===== Dataset content =====

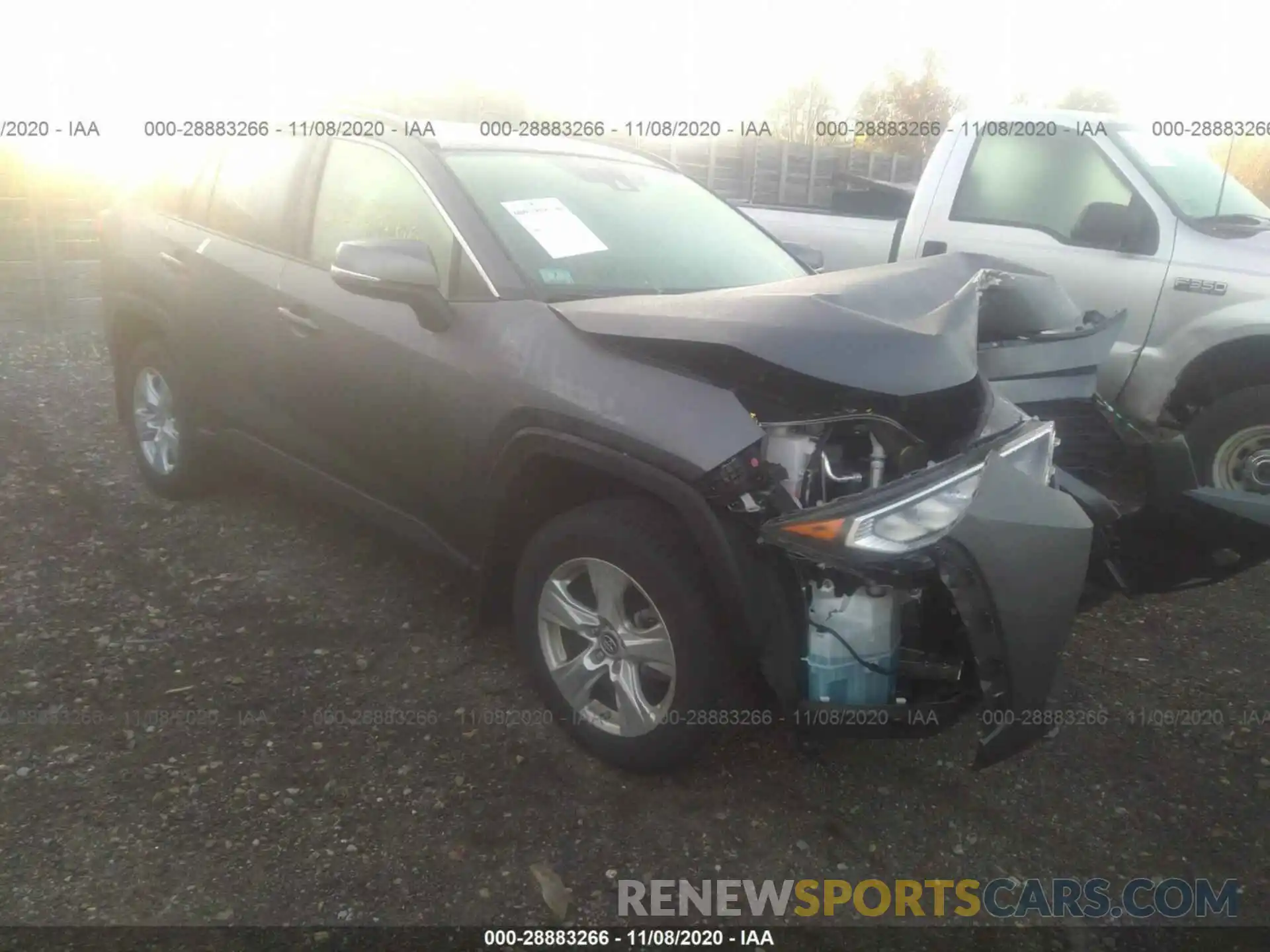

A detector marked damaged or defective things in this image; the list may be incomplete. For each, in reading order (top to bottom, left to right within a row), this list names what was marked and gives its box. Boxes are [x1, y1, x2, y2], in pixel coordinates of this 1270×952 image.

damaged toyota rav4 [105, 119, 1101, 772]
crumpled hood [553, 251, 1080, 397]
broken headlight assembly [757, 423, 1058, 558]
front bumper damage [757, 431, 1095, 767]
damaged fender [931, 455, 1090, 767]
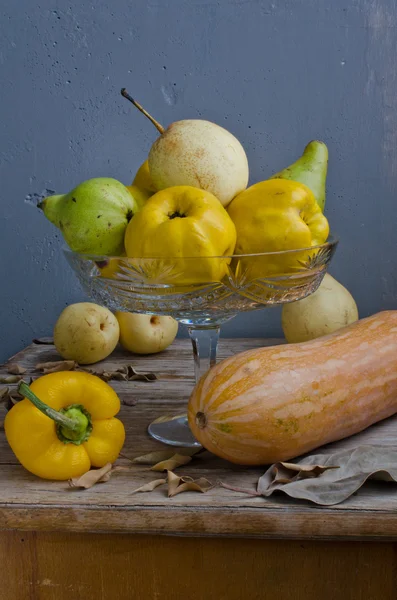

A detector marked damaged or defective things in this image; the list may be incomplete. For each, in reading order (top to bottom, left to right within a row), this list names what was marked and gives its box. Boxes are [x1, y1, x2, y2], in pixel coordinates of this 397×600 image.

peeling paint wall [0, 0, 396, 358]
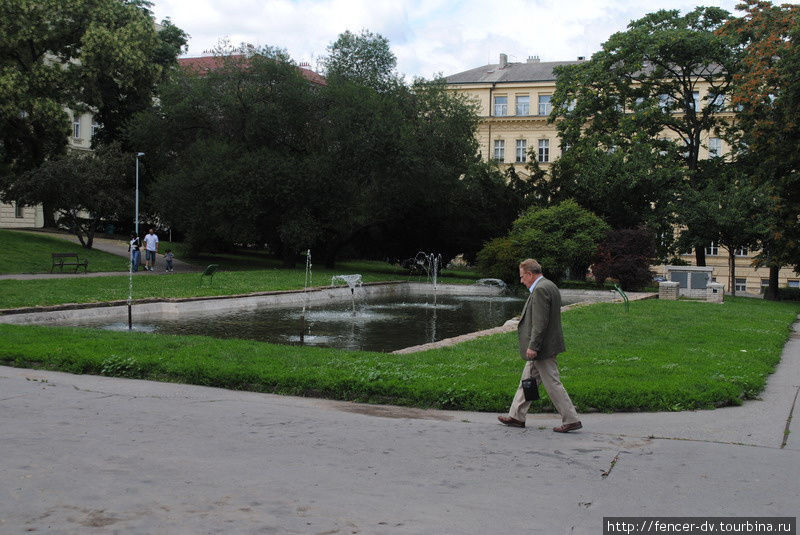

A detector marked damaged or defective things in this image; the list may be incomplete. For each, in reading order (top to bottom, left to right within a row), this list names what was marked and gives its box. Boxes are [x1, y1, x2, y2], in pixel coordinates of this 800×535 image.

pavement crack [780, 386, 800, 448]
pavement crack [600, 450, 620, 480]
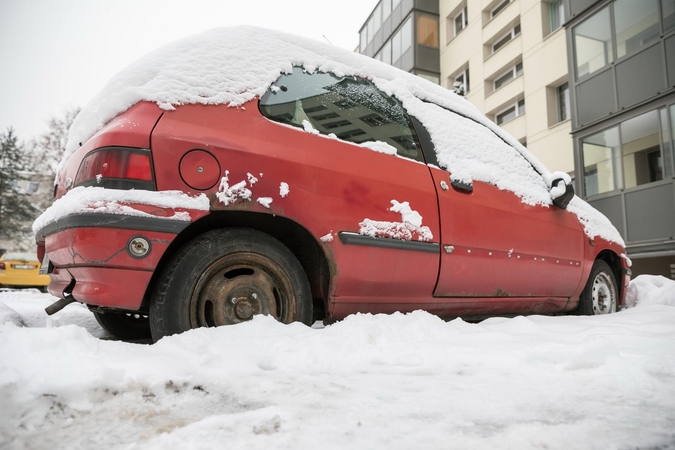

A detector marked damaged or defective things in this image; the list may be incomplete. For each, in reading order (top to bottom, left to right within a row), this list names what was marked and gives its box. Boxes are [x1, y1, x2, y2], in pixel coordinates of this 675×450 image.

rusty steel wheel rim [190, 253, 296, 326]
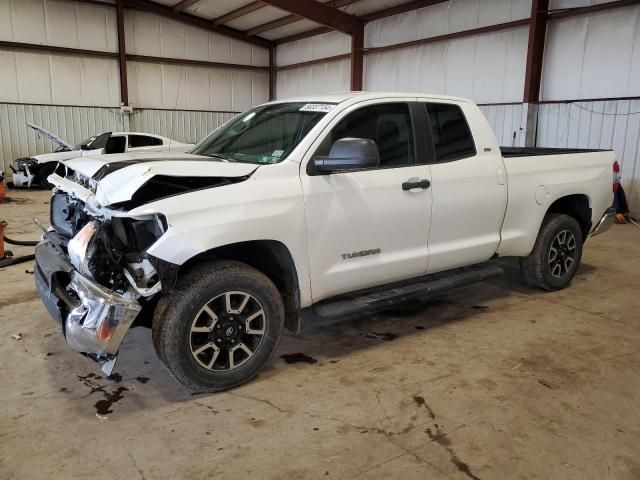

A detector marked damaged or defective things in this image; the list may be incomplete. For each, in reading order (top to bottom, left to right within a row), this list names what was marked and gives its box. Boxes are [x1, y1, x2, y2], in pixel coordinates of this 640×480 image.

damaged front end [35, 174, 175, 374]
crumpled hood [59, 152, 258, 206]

=====

Keep the pictures out while you retype all of the data above exactly as it appears.

A detector marked damaged or defective things in this image; the list may be incomplete. For each, in reading order (top to bottom, left to right within a row), this list names what was marked and gives its box. Boxes are [x1, y1, x2, y2], in pixel coordinates of this 1270×952 image.

damaged toyota rav4 [105, 119, 1101, 772]
crumpled hood [553, 251, 1080, 397]
broken headlight assembly [757, 423, 1058, 558]
front bumper damage [757, 431, 1095, 767]
damaged fender [931, 455, 1090, 767]

A detector marked damaged or defective things in this image; the list may be incomplete. For each, in reading order (top to bottom, left to right within a row), this list names what was marked and gives its box. Boxes are [x1, y1, x2, y2], in pixel coordinates of this 397×600 image.

peeling paint wall [0, 0, 396, 358]

A detector marked damaged or defective things in this image; the list may be incomplete. For each, in reading order (top to bottom, left to right within a row), this list names what was marked and gives its box. Boxes are [x1, y1, x2, y2], in pixel coordinates of this 800×535 image.

pavement crack [780, 386, 800, 448]
pavement crack [600, 450, 620, 480]

A detector marked damaged or defective things in this image; the list may be incomplete. For each, in reading order (top to bottom, left to right within a row), this list names what was marked and gives its box. Boxes are [x1, y1, x2, y2], in pixel coordinates of this 675×450 image.

rusty steel wheel rim [190, 253, 296, 326]

A detector marked damaged or defective things in this image; the list may be incomplete. For each, in reading order (top to bottom, left to right within a row), this list names what was marked and gives its box. Boxes are [x1, y1, x2, y2], in pixel coordinates of this 640×480 image.

damaged front end [35, 174, 175, 374]
crumpled hood [59, 152, 258, 206]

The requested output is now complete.